To reason about the distribution of positives in the sample, we consider two
limiting cases, then interpolate between them. The cases are:

1\. All positives are clustered exactly together. We start with log(S/P)
queries to find the parent node of all positives, then test every node in the
subtree with 2P-1 queries to identify all positives. In total, this is O(p +
log(S/P)).

2\. All positives are uniformly distributed. By the pigeonhole principle, the
lowest level where every node tests positive must occur at log(P). Above this
level, every node tests positive, so we must perform 2P-1 tests. Every P nodes
on the level must be binary searched; each node has a subtree of height
log(S/P), for Plog(S/P) operations. In total, this is O(P + Plog(S/P)) =
O(Plog(S/P)).

It is not immediately obvious that the worst case distribution is either case
1 or 2. To address this, we define an interpolation variable K in [0, 1] which
describes a distribution where all positives begin clustered together, then KP
positives are adversarially moved elsewhere. We claim that K = 0 is case 1 and
K = 1 is case 2.

Consider the case where KP = 1. As in case 1, we need 2P-1 + log(S/P) tests to
fully identify the cluster; we also need a single binary search starting at
the 2nd level corresponding to the other half of S, which takes log(S) - 1
operations, for a total of 2P-1+log(S/P)+log(S)-1. As KP increases, the level
at which we transition from testing every node to initiating binary search on
a node will decrease; as an example, when KP = 4, we fully test halves, then
quarters, and then begin binary search. In general, we will need KPlog(S/KP)
queries for all binary searches. Finally, no matter what KP is, we need no
more than O(P) queries for subtrees where we need to test every node. This
yields O(P + KPlog(S/KP))

This allows us to navigate around an adversary choosing the worst distribution
of positives possible by taking the upper bound where K = 1, yielding O(P +
Plog(S/P)) = O(Plog(S/P)), though this bound is not expected to be tight.

------
daemonk
Looks like it's a RT-PCR. How different are their primers compared to the IDT
sets ([https://www.idtdna.com/pages/landing/coronavirus-research-
re...](https://www.idtdna.com/pages/landing/coronavirus-research-reagents))?

There are also a couple of papers on biorxiv with primers for RT-LAMP tests,
which should be much faster, easier to perform than RT-PCR. And it requires
non-sophisticated equipment.

It all comes down to the false negative rates though.

------
DataDrivenMD
To everyone questioning the false positive and false negative rates: your
point is well-taken, and it is the reason why it was necessary to push the FDA
to allow non-CDC labs to perform COVID-19 testing based on a fast-tracked
version of the clinical validation process.

To those that point out that there are newer/faster/better ways to actually
achieve the same results: you're right but that doesn't mean that the
machines, reagents, collection media, etc. are ready for prime time in this
type of setting. Remember: the entire process needs to be clinically validated
in order to earn the trust of doctors and public health officials who are
literally making life vs. death decisions.

TL;DR - Your points are valid, and there are real challenges that make certain
solutions impractical at this point in time.
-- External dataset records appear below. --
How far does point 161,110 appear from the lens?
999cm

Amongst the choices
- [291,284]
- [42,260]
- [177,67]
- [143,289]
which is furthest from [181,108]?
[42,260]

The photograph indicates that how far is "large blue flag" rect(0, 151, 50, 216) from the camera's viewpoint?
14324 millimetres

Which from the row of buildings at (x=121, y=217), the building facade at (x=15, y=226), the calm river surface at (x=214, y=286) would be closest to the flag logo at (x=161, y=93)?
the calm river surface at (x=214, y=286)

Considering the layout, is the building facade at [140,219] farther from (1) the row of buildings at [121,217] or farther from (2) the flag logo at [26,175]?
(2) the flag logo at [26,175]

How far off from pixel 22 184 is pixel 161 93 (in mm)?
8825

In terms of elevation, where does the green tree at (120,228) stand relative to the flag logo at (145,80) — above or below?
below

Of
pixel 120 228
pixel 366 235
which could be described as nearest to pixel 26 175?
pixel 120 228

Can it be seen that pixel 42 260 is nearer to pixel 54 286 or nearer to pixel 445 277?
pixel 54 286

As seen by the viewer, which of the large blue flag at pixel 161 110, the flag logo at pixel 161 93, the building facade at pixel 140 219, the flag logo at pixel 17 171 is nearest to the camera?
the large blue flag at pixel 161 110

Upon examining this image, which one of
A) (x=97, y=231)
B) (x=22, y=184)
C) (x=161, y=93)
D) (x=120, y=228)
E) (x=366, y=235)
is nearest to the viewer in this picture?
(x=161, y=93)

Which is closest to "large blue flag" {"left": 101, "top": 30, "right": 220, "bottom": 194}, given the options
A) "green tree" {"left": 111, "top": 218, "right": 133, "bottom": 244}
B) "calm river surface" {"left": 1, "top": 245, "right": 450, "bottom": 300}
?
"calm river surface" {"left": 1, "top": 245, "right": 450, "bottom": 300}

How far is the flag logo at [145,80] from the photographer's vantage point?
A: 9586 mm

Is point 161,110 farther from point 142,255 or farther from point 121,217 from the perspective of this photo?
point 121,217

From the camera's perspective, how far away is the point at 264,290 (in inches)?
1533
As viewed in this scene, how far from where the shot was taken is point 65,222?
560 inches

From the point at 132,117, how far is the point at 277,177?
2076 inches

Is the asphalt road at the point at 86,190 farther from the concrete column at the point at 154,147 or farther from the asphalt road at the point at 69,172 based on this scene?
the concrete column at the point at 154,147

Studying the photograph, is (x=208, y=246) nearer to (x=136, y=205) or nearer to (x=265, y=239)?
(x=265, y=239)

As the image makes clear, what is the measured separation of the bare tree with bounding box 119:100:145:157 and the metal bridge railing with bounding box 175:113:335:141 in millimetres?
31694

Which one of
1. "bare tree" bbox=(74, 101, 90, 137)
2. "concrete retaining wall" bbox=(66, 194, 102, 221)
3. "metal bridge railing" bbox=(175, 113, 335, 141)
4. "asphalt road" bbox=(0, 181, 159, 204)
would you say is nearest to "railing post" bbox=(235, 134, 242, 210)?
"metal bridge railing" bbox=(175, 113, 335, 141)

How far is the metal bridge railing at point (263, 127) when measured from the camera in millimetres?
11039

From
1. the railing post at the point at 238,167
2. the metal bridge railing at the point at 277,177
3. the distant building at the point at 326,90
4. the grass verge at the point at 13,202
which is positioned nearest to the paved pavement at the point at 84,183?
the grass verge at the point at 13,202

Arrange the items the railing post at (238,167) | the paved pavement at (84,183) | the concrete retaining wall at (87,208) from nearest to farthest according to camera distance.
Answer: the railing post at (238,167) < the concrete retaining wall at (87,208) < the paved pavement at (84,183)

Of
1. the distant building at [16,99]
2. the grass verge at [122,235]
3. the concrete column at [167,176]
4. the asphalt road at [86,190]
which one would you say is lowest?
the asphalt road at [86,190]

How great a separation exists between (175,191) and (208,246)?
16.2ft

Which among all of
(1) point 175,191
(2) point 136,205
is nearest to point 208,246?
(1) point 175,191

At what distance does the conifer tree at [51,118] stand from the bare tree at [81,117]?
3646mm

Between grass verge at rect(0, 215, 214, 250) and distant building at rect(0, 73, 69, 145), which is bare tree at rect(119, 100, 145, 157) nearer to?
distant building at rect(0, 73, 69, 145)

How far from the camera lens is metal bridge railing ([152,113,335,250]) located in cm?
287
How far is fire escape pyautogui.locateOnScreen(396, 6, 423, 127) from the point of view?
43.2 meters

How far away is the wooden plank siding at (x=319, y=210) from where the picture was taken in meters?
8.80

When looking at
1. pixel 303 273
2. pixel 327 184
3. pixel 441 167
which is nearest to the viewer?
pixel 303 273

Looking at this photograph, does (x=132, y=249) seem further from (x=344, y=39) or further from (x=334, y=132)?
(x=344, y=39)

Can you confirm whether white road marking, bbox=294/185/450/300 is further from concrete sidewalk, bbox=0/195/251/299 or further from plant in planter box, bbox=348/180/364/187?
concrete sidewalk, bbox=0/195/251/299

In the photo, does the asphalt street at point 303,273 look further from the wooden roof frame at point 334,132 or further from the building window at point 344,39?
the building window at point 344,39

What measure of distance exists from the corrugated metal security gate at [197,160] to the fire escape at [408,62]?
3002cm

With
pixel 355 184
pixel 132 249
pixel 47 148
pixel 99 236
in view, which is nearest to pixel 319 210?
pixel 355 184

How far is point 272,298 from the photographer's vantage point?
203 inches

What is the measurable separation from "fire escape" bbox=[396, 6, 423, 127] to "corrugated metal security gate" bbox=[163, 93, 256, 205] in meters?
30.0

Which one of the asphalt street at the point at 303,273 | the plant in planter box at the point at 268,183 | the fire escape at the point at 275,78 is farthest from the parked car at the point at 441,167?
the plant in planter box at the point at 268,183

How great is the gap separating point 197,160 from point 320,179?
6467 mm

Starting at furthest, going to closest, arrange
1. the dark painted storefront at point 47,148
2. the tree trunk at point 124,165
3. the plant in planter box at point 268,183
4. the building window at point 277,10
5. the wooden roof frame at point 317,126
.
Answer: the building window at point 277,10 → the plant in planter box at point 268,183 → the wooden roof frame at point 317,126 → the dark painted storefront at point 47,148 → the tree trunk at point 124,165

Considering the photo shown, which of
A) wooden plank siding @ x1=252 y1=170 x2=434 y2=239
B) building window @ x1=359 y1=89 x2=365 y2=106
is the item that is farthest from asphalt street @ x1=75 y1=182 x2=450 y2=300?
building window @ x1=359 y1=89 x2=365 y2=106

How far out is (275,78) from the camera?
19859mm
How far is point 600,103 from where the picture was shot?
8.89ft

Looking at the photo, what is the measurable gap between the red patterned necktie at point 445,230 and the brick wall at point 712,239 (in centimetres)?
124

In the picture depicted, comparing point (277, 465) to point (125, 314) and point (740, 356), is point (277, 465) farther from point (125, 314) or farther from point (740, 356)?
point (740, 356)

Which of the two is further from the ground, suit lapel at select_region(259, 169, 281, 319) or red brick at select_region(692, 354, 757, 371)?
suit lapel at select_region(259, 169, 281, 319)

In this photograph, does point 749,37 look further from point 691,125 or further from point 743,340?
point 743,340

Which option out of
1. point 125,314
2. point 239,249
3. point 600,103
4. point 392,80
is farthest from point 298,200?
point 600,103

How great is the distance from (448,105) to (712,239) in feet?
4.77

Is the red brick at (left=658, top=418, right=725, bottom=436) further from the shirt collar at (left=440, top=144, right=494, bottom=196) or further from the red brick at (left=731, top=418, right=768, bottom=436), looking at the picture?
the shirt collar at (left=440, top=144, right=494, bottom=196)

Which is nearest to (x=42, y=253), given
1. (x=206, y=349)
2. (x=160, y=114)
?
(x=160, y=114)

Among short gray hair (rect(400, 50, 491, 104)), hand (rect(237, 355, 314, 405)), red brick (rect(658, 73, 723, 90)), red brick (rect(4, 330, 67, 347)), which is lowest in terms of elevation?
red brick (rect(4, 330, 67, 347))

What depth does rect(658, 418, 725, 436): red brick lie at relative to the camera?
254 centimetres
Consider this a call to action to
entrepreneurs who are serious about helping patients at home and around the
world.

------
anaphor
Do we have any idea of what the false-positive rate of these types of tests
generally are? It sounds pretty thorough but some actual data on that would be
nice.

Also, given that the prevalence of the virus is still very low, I am assuming
(and the article seems to support this) that the test would only be used on
people that have some pre-existing risk factor, like exposure to a known
infected person, or travel to/from one of the high risk locations. Otherwise
(let's assume a FP rate of 1%) you would still be getting a large number of
false positives. Even with the assumption that there are a large number of
very mild undiagnosed cases.

The reason I bring this up is because I have seen many people calling for mass
testing of _everyone_ in the United States, regardless of symptoms or risk
factors. I think doing that would be a very big mistake because then you end
up with a few possible scenarios:

1\. You tell everyone who tested positive without any symptoms/high risk
factors that they probably don't have it actually.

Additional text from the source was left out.